[WORKING DATA Boundary: Start]

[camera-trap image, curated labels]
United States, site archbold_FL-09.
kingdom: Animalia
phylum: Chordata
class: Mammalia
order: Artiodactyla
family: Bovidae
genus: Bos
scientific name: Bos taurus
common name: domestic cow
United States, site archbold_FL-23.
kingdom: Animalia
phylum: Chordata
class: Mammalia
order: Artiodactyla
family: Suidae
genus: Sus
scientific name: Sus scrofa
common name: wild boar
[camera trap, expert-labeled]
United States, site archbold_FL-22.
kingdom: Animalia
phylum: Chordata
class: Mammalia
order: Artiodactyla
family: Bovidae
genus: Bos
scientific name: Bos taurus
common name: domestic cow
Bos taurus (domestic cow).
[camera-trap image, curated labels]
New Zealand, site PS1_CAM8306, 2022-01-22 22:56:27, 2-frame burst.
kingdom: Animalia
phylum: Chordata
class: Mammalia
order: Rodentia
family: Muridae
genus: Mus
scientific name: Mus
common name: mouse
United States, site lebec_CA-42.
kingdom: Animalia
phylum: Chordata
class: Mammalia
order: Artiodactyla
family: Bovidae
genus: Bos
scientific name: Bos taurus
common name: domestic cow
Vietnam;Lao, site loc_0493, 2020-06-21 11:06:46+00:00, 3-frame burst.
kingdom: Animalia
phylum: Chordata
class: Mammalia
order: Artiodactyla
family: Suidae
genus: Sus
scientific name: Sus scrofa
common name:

[WORKING DATA Boundary: End]

- **TASK**: Write every line of the entries again, word for word.

- **REPLY**:
[camera-trap image, curated labels]
United States, site archbold_FL-09.
kingdom: Animalia
phylum: Chordata
class: Mammalia
order: Artiodactyla
family: Bovidae
genus: Bos
scientific name: Bos taurus
common name: domestic cow
United States, site archbold_FL-23.
kingdom: Animalia
phylum: Chordata
class: Mammalia
order: Artiodactyla
family: Suidae
genus: Sus
scientific name: Sus scrofa
common name: wild boar
[camera trap, expert-labeled]
United States, site archbold_FL-22.
kingdom: Animalia
phylum: Chordata
class: Mammalia
order: Artiodactyla
family: Bovidae
genus: Bos
scientific name: Bos taurus
common name: domestic cow
Bos taurus (domestic cow).
[camera-trap image, curated labels]
New Zealand, site PS1_CAM8306, 2022-01-22 22:56:27, 2-frame burst.
kingdom: Animalia
phylum: Chordata
class: Mammalia
order: Rodentia
family: Muridae
genus: Mus
scientific name: Mus
common name: mouse
United States, site lebec_CA-42.
kingdom: Animalia
phylum: Chordata
class: Mammalia
order: Artiodactyla
family: Bovidae
genus: Bos
scientific name: Bos taurus
common name: domestic cow
Vietnam;Lao, site loc_0493, 2020-06-21 11:06:46+00:00, 3-frame burst.
kingdom: Animalia
phylum: Chordata
class: Mammalia
order: Artiodactyla
family: Suidae
genus: Sus
scientific name: Sus scrofa
common name:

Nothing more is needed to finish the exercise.